After five days of talks in Qatar, Lebanese factions have agreed on a deal to end the country’s 18 month political stalemate and renewed fighting that claimed at least 67 lives this month. The outcome was greeting by celebratory gunfire in Beirut as Lebanese TV broadcast the Doha ceremony live which brought an end to five days of talks. But weary Government leaders have had to give way on major provisions to avoid the alternative of outright war. Prime Minister Fouad Siniora said it was "an exceptional agreement at an exceptional time". Parliamentary secretary Saad Hariri also put the best spin on the outcome saying "I know that the wounds are deep, and my injury is deep, but we only have each other to build Lebanon.”
Other parties in the region were less circumspect. Syrian President Bashar Assad claimed the talks as a victory and called Qatari Emir (and Prime Minister) al-Thani to congratulate him on the agreement. Iranian News Agency ISNA also congratulated the Qataris for their efforts. They quoted Foreign Ministry spokesman Mohammad Ali Hosseini who said “The Islamic Republic of Iran hopes that the Doha accord ... will provide a blossoming and brilliant future for the Lebanese.”
Iran and Assad had good reason to be happy – their proxy Hezbollah made major inroads in the talks. They have almost doubled their seats in cabinet from 6 to 11. Crucially, it now has enough seats in cabinet to give it veto power in the new national unity government. It also benefits from a new electoral law that divides Lebanon into smaller districts which will give the country’s sects better representation. Shiites make up between 30 and 40 percent of the Lebanese population, yet are accorded only 18 percent of parliamentary seats. However, one downside is the need to disarm – the deal states that the "use of arms or violence is forbidden to settle political differences".

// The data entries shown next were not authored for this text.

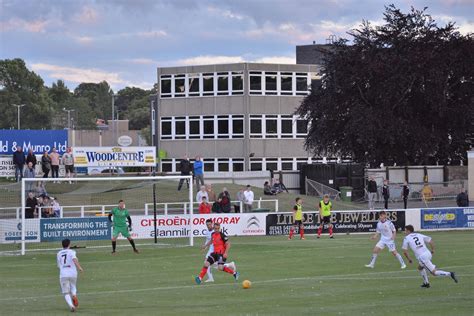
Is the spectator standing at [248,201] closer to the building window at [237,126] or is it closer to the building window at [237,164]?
the building window at [237,164]

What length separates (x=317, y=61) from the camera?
92.0 m

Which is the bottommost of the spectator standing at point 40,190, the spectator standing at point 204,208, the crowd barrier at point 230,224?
the crowd barrier at point 230,224

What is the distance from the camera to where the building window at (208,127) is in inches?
3105

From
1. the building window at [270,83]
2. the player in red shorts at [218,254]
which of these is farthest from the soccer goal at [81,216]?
the building window at [270,83]

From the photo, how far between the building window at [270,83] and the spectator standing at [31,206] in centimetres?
4119

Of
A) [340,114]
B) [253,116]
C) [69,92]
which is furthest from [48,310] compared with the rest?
[69,92]

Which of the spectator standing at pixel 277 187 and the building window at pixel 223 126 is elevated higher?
the building window at pixel 223 126

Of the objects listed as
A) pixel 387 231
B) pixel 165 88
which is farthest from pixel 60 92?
pixel 387 231

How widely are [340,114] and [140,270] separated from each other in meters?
41.8

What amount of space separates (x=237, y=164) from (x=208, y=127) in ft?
13.4

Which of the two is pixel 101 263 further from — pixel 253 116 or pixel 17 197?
pixel 253 116

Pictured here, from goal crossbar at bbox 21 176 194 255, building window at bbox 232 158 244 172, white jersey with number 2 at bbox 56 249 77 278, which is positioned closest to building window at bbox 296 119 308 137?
building window at bbox 232 158 244 172

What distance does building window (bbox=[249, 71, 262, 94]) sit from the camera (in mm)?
77750

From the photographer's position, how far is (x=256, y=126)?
A: 78312 mm
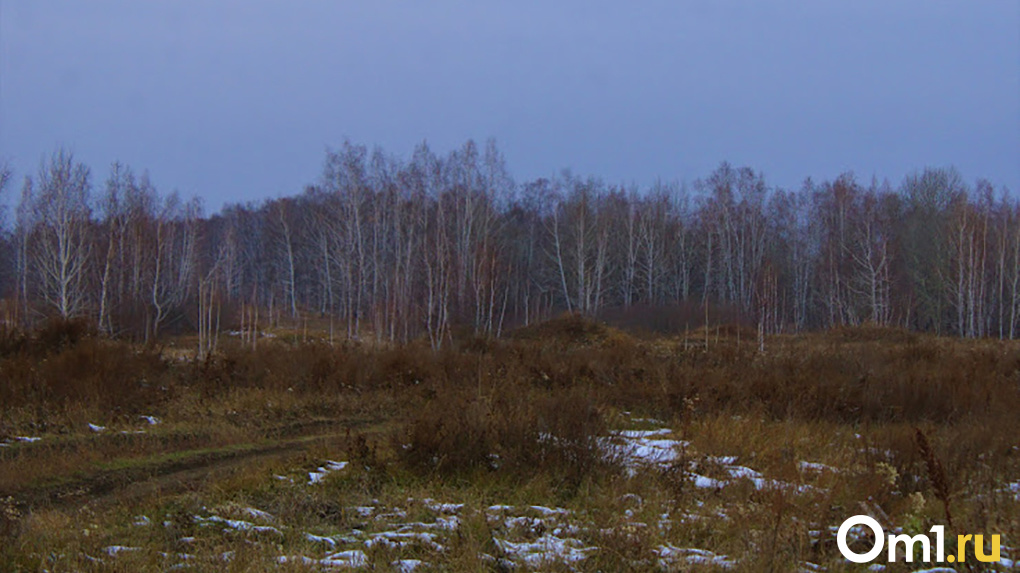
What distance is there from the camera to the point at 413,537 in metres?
5.62

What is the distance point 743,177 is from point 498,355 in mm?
36725

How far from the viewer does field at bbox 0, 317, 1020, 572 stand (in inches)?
207

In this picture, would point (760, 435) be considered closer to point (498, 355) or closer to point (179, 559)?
point (179, 559)

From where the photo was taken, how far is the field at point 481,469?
17.3 ft

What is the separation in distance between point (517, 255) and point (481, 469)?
47.4m

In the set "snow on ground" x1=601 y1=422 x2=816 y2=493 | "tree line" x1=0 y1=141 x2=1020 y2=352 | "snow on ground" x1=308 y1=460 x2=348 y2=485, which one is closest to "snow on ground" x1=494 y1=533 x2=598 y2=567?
"snow on ground" x1=601 y1=422 x2=816 y2=493

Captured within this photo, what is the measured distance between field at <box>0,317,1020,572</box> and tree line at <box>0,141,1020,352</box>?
16.5m

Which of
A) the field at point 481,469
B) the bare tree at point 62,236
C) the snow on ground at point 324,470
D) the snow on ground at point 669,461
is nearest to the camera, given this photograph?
the field at point 481,469

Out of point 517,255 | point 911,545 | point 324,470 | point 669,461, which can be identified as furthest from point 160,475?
point 517,255

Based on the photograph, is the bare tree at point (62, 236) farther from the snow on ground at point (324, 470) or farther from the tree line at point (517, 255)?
the snow on ground at point (324, 470)

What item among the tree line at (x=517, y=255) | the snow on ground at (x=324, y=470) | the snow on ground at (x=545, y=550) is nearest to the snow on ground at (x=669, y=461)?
the snow on ground at (x=545, y=550)

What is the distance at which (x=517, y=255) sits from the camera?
5478 cm

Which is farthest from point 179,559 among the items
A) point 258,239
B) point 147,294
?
point 258,239

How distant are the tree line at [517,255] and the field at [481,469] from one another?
16504mm
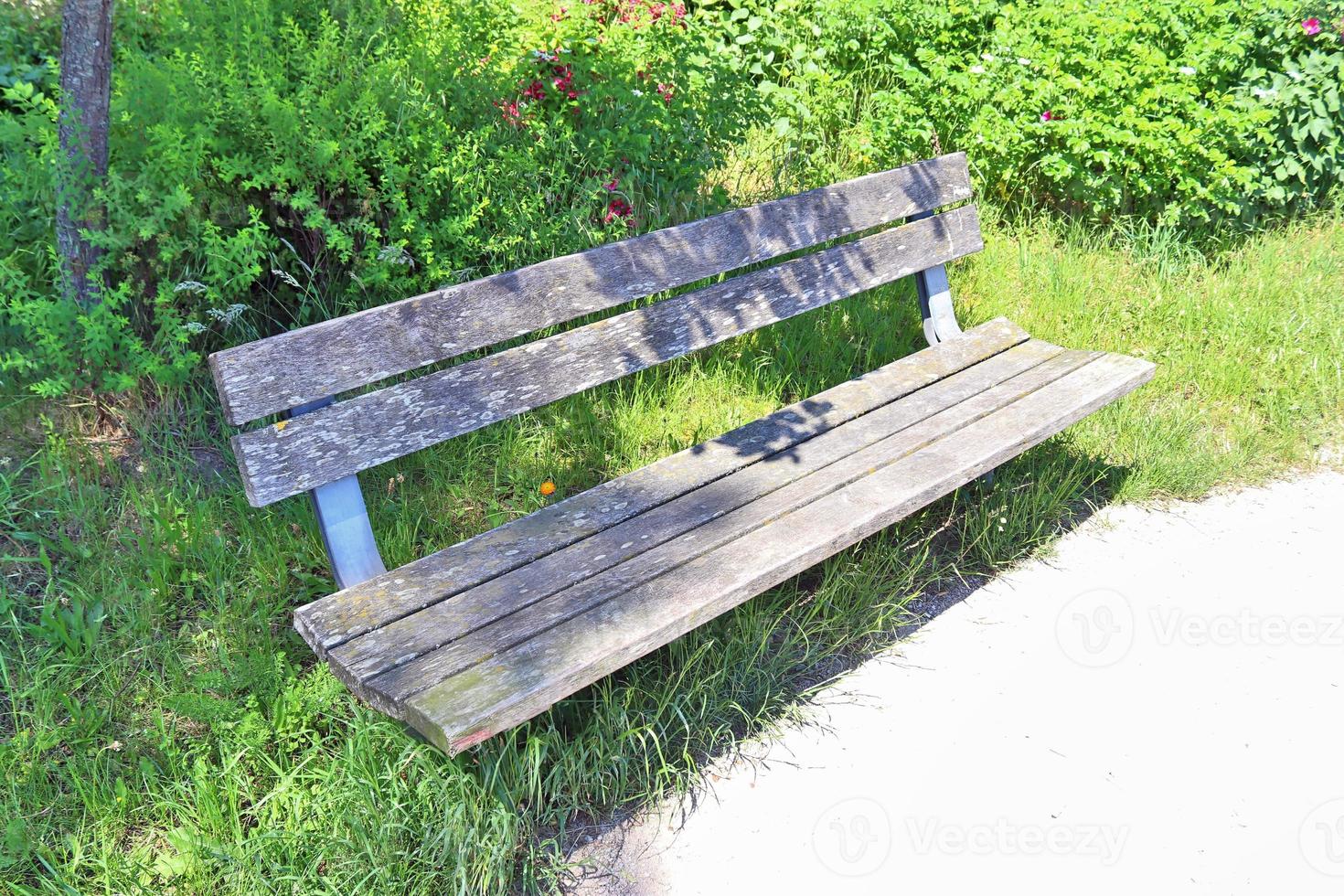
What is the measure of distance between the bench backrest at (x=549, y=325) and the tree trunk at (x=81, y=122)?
0.95 metres

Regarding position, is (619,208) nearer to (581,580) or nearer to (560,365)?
(560,365)

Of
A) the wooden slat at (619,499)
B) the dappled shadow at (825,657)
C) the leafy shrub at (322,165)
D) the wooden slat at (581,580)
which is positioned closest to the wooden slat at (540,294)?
the wooden slat at (619,499)

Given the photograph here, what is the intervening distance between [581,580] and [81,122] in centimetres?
187

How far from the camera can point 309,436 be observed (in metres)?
2.34

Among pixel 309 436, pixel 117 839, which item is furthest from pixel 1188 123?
pixel 117 839

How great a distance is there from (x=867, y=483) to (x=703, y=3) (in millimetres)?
3353

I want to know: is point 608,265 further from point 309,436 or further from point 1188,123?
point 1188,123

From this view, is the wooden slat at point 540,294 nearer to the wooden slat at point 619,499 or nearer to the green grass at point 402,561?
the wooden slat at point 619,499

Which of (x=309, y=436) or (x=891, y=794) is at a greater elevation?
(x=309, y=436)

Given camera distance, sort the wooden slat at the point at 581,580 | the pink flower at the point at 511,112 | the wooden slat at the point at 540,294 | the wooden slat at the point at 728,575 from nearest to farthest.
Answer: the wooden slat at the point at 728,575 → the wooden slat at the point at 581,580 → the wooden slat at the point at 540,294 → the pink flower at the point at 511,112

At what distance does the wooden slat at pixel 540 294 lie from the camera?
228 cm

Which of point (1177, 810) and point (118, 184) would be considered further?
point (118, 184)

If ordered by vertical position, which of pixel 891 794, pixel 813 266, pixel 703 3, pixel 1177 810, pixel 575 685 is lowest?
pixel 1177 810

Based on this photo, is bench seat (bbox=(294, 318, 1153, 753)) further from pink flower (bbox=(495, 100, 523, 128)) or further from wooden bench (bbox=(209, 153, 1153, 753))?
pink flower (bbox=(495, 100, 523, 128))
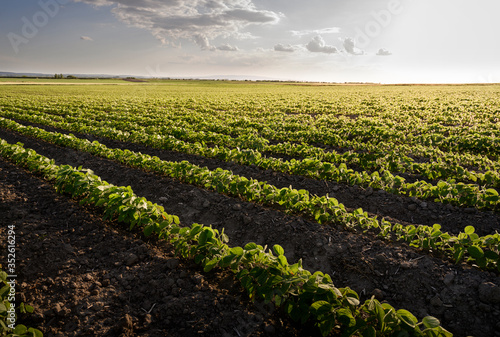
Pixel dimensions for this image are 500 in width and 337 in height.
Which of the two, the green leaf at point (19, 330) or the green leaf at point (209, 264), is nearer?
the green leaf at point (19, 330)

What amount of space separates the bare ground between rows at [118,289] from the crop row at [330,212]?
77.5 inches

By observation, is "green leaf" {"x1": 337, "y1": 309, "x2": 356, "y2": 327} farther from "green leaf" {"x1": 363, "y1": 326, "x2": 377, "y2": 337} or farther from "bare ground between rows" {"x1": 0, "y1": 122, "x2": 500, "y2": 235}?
"bare ground between rows" {"x1": 0, "y1": 122, "x2": 500, "y2": 235}

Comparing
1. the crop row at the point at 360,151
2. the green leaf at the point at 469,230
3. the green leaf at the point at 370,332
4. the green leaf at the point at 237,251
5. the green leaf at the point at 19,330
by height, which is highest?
the crop row at the point at 360,151

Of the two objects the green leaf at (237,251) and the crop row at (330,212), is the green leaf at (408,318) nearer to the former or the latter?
the green leaf at (237,251)

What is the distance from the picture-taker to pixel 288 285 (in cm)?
283

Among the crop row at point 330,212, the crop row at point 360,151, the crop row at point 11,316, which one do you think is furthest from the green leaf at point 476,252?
the crop row at point 11,316

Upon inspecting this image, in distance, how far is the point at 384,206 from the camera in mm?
5910

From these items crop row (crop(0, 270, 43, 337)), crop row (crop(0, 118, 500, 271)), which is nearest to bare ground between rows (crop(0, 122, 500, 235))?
crop row (crop(0, 118, 500, 271))

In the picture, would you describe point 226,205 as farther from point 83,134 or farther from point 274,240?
point 83,134

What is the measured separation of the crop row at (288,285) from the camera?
2443mm

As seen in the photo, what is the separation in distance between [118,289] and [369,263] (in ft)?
10.8

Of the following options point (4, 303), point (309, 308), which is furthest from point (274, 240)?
point (4, 303)

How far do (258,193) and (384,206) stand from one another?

The deal also paves the way for parliament to elect a new president. Lebanon has been without a president since November 2007. Al-Thani said the deal will be "carried out immediately” and he believes the election of a new president will occur within 24 hours. The post is likely to be filled by Army chief Michel Suleiman. The army is seen as the one institute that stands above the fray. Suleiman is a good compromise candidate and despite being a Maronite Christian is regarded by the country's rival political factions as relatively neutral. More importantly he has kept the army on the sidelines of civil conflict.
Several key issues remain unresolved after Doha. Among them are what will happen to Hezbollah’s large weapons cache, and thorny question of Lebanon’s quixotic relationship with Syria. The Lebanese government blamed Syria for the 2005 assassination of Prime Minister Rafik Hariri. But Syria has so far refused to co-operate with a UN investigation into the murder of Hariri and ten other government officials. In October 2005, UN investigator Detlev Mehlis told then Secretary-General Kofi Annan the plot to kill Hariri "could not have been taken without the approval of top-ranked Syrian security officials”.
Nevertheless, one immediate benefit of the outcome of the talks was the end of a 180 day Hezbollah sponsored blockade of the centre of Beirut. The protest began on 1, December 2006 when the opposition set up a sprawling tent city on streets leading to the offices of the Prime Minister Siniora, in a bid to force him to step down. The camp site paralysed the commercial heart of the city and large parts of the centre became a ghost town as dozens of restaurants and businesses were forced to shut down. Today, trucks started clearing the tent city under the orders of Opposition parliamentary speaker Nabih Berri. While protesters headed home, workers returned to the city to pick up the pieces. Fadi Harb, an employee at a nearby cell phone shop, said happily, "This agreement means calm, peace, security, stability and the future."